1975 UNM Gallup Art Instructor Seal of Approval

LS was a New Mexico state trooper. He looked like he could be an extra in a Hollywood film about Texas Rangers. But LS was an ARTIST. You could tell because he dressed all in black—black jeans, black shirt, black cowboy boots. And he had a shiny Navajo silver buckle on his black belt, which I guess advertised his cred for teaching art to a class of mostly Navajos and Zunis. His stride and swagger, though, spoke of his true profession.

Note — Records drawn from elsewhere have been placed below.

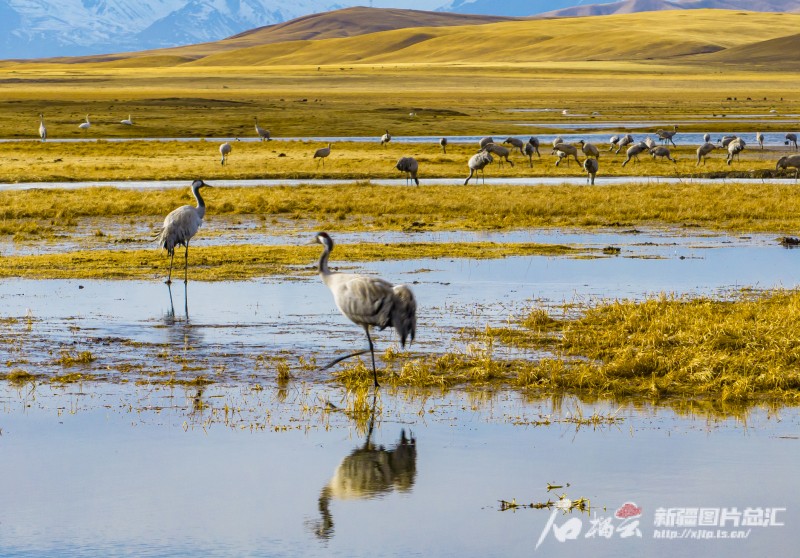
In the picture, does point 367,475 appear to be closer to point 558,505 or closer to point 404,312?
point 558,505

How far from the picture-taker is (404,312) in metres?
11.8

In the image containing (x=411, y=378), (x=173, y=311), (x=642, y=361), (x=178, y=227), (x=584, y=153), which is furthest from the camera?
(x=584, y=153)

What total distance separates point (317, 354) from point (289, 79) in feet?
520

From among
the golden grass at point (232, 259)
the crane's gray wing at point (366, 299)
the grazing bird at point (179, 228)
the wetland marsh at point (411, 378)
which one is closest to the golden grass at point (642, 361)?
the wetland marsh at point (411, 378)

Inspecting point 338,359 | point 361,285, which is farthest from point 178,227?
point 361,285

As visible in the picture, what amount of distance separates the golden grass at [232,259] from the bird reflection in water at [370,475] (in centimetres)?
1056

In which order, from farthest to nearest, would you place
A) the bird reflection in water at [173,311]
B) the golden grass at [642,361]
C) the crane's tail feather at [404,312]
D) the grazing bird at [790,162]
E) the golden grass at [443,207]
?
the grazing bird at [790,162]
the golden grass at [443,207]
the bird reflection in water at [173,311]
the golden grass at [642,361]
the crane's tail feather at [404,312]

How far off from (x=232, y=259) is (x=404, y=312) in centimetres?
1110

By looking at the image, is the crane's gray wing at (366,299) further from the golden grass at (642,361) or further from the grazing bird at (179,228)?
the grazing bird at (179,228)

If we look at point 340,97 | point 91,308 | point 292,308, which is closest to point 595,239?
point 292,308

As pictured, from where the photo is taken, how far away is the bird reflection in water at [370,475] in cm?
904

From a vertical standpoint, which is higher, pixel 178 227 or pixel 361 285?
pixel 361 285

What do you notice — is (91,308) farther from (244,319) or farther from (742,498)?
(742,498)

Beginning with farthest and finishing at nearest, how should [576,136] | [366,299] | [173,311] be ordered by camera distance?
[576,136], [173,311], [366,299]
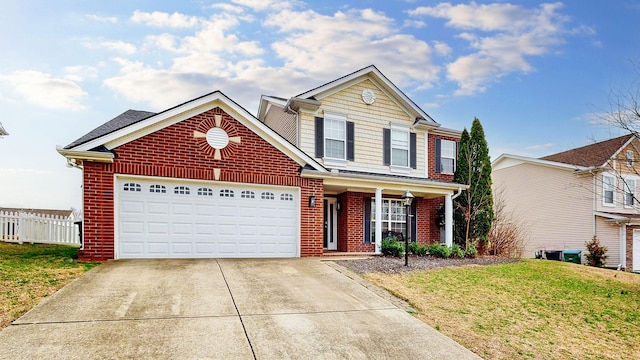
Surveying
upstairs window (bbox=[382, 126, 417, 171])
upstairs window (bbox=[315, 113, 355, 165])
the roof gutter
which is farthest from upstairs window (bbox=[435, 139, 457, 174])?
the roof gutter

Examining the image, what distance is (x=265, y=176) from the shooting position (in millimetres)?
12461

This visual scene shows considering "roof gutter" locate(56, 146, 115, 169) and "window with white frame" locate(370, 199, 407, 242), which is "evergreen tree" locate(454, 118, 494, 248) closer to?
"window with white frame" locate(370, 199, 407, 242)

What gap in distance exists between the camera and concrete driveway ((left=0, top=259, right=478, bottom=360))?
5102 millimetres

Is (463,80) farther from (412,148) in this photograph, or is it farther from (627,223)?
(627,223)

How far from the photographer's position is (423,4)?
1416cm

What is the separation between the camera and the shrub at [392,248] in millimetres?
13961

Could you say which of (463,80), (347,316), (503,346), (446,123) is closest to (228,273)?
(347,316)

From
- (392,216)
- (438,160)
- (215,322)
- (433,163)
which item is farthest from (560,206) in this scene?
(215,322)

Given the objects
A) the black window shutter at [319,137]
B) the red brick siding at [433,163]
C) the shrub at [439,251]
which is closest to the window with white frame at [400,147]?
the red brick siding at [433,163]

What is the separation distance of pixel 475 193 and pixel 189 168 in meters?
11.2

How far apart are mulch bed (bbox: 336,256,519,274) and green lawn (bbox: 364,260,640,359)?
0.49 metres

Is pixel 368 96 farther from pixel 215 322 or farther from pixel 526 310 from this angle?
pixel 215 322

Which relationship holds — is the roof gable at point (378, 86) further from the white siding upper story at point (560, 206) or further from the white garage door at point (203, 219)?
the white siding upper story at point (560, 206)

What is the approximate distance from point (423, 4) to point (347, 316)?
37.3 ft
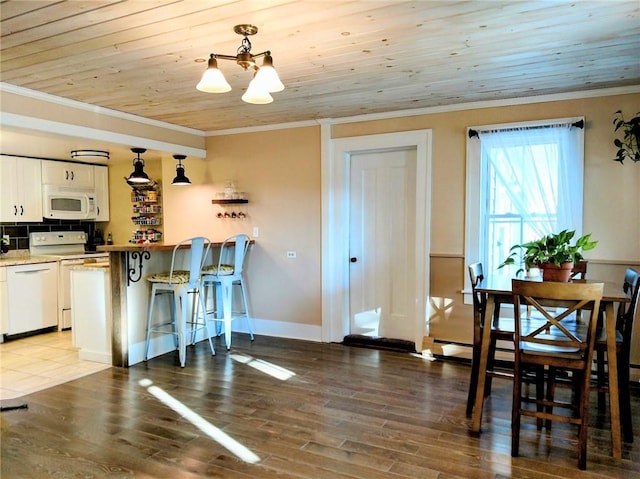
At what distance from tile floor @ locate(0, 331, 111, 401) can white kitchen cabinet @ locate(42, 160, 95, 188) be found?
2.03 meters

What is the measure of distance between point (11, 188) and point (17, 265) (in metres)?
1.01

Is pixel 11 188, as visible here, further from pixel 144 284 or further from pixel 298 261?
pixel 298 261

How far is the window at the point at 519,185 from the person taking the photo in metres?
3.77

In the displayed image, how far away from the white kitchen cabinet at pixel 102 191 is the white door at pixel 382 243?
3833 mm

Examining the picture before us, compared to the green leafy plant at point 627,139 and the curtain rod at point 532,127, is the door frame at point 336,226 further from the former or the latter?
the green leafy plant at point 627,139

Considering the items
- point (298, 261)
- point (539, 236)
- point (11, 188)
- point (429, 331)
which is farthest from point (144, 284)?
point (539, 236)

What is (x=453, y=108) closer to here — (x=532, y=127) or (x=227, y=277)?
(x=532, y=127)

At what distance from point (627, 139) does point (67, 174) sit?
6354 millimetres

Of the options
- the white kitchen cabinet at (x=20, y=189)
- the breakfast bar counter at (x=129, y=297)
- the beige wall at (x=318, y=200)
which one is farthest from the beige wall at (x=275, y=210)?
the white kitchen cabinet at (x=20, y=189)

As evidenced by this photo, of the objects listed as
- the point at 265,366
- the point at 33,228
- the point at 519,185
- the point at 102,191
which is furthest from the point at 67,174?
the point at 519,185

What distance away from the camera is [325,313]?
4852mm

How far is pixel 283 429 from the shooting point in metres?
2.81

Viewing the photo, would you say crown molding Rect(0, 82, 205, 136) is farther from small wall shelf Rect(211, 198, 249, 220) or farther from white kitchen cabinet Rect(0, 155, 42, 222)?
white kitchen cabinet Rect(0, 155, 42, 222)

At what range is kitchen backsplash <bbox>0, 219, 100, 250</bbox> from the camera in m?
5.55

LS had a formula he wanted all of his students to copy. His formula was simple: Paint four images of Pueblo pots, one in each corner of your canvas. And in the middle of the space, paint an “Indian” sun symbol (e.g., the emblem of the State of New Mexico). Toss in some corn and lightning symbols in the rest of the space, and voila: surefire Indian painting success! LS showed us his many Indian paintings and boasted that he made up to $75 a piece. If he could do it, we could too!!

LS Indian Painting Element #1: Pueblo Pot
LS Indian Painting Element #2: Sun Symbol
LS Indian Painting Element #3: Corn or other symbols

I was seated at a worktable (no easels needed apply) with three males, one of whom was my age. The other two seemed to be in their late thirties or early forties.

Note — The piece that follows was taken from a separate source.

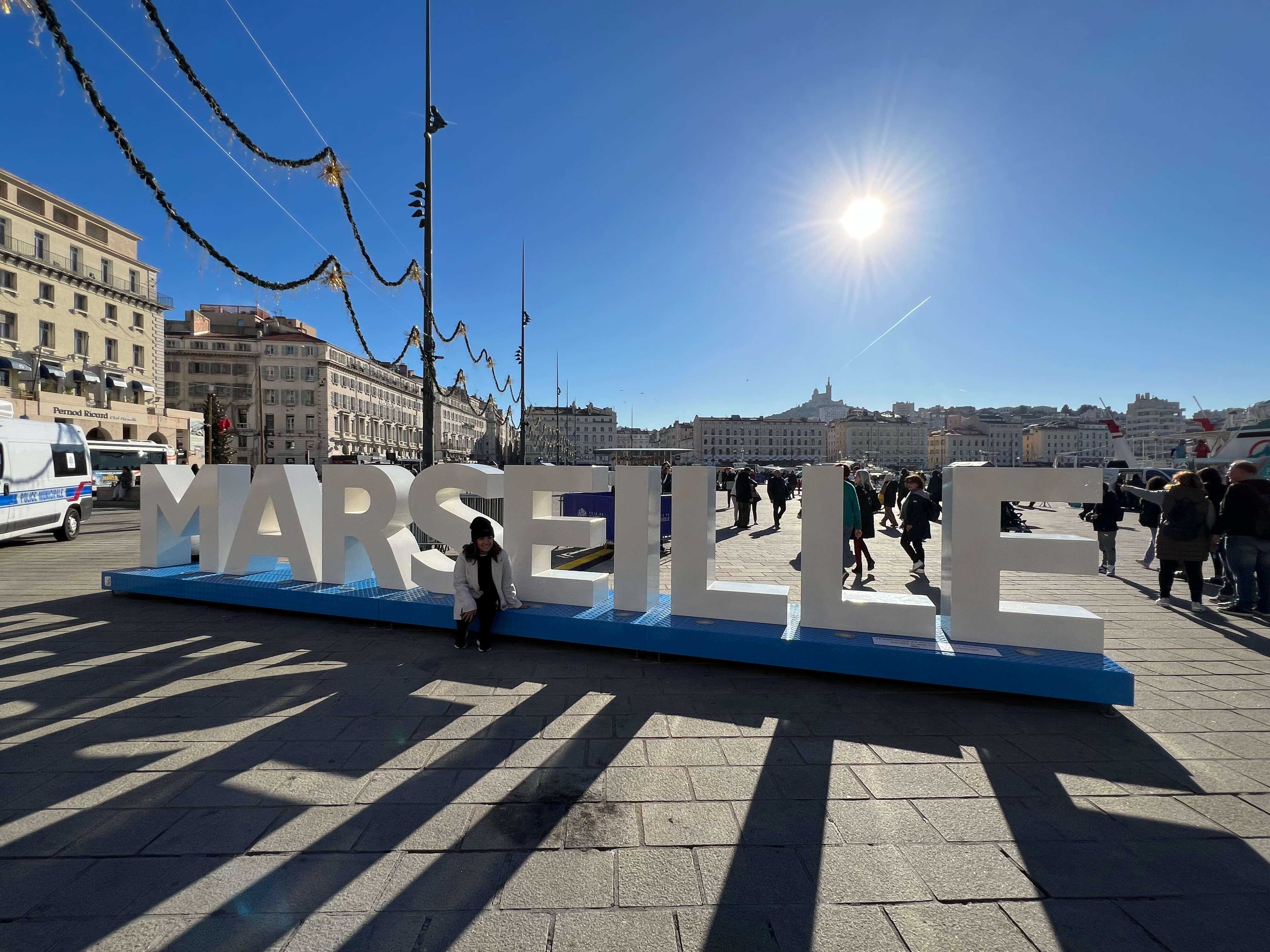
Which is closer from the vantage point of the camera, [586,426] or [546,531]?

As I said, I was a young graduate of Vassar College, and though I was the lone female and lone white at the table, I said to my tablemates: “Are you going to put up with this??” Everyone laughed, and we made a communal decision: No, we weren’t. We decided to start a new art movement, a Navajo take on Dada (my age mate at the table, who would eventually become a renowned non-traditional silversmith, knew all about Dada). We called it DOODA (pronounced doh’dah’), which is Navajo for NO. An older tablemate had a buddy at the table in front of us and roped him into our DOODA movement.

DOODA used in modern Navajo resistance: This graphic says “No Uranium”

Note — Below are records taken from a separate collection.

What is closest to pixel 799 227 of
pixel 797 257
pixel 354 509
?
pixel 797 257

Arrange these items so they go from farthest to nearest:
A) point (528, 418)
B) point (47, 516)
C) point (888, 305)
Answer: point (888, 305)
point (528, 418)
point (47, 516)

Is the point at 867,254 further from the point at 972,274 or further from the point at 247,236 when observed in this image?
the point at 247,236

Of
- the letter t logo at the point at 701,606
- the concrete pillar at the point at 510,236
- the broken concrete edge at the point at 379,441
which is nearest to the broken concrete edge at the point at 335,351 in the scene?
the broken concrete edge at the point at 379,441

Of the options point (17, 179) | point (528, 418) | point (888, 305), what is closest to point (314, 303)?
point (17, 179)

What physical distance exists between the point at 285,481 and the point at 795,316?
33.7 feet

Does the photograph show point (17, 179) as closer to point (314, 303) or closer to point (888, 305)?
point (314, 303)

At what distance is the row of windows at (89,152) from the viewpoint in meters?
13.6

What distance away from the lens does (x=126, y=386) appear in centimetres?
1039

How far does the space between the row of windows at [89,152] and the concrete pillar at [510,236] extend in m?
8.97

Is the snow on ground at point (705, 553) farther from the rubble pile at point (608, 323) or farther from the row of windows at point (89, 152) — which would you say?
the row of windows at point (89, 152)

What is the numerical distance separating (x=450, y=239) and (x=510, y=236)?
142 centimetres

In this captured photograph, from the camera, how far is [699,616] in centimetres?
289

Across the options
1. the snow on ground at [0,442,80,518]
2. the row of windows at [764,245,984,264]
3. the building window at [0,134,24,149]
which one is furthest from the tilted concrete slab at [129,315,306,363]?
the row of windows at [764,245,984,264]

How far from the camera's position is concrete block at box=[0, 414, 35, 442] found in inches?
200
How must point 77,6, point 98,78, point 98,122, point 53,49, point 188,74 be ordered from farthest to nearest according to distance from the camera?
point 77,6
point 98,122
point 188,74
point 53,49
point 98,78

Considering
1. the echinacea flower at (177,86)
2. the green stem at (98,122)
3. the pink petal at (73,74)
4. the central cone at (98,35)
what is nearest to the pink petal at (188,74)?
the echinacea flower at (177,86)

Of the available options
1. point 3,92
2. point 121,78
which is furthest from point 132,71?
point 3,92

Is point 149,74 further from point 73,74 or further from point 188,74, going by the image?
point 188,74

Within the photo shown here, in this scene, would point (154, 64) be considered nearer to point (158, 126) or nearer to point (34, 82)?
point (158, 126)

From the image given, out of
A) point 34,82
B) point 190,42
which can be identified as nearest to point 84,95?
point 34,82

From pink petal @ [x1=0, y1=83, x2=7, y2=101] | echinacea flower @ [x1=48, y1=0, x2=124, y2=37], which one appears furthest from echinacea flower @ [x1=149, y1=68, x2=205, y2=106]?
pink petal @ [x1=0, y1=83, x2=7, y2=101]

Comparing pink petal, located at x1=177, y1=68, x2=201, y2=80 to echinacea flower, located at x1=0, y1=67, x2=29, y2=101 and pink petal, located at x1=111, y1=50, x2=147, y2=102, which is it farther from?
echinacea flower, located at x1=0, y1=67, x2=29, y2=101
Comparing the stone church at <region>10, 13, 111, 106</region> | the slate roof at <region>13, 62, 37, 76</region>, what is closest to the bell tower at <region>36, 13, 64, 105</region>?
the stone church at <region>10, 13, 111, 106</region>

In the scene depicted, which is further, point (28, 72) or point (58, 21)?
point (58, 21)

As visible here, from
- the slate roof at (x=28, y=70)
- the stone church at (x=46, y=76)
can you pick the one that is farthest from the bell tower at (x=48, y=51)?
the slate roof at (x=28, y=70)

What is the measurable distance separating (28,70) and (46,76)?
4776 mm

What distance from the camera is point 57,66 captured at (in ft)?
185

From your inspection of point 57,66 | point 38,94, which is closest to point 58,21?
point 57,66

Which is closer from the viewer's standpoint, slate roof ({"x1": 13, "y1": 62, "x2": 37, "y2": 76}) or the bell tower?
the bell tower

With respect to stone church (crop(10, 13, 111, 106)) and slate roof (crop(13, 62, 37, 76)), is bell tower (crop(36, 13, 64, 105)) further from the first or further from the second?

We churned out paintings that made LS speechless, shaking his head in disappointment. When he strutted around giving tours of the assembly line he called “Indian painting,” LS brusquely guided his guests past our tables without a pause.

My tablemates and I painted masterpieces of anything we wanted. Images of Navajo Yei figures as electrical towers, of horses that flew into the heavens, of sheep lying shot and dead in the desert said DOODA to our State Trooper art instructor. While we painted, we discussed topics of the day, circa 1975: Lynette Squeaky Fromme, Sarah Jane Moore (female would-be assassins of Gerald Ford). We told jokes, named favorite comedians (one tablemate said he prayed that George Burns would live to at least his 100th birthday).

My final art project as a 22 year old Jewish transplant from the East Coast? Well, this was 1975, and New York City was on the brink of default, which is one reason why I came to the rez in the first place. New York City laid off 2000 teachers when I graduated from college, and I had decided that if I couldn’t teach in New York, I didn’t want to teach in any city at all.

New York City Mayor Abe Beame

So as an adios to LS, I painted “Grandfather Gods Take Manhattan,” a New York cityscape lit by a Navajo moon and shrouded in clouds of doom, with Navajo Grandfather Gods (Yeibicheii) flying overhead with their healing bundles to the rescue (see above). I’d also cut out and attached a photo of New York Mayor Abe Beame, but the mayor somehow disappeared from the work during my many moves years hence.

LS gave my rudimentary work a B+, with no comments.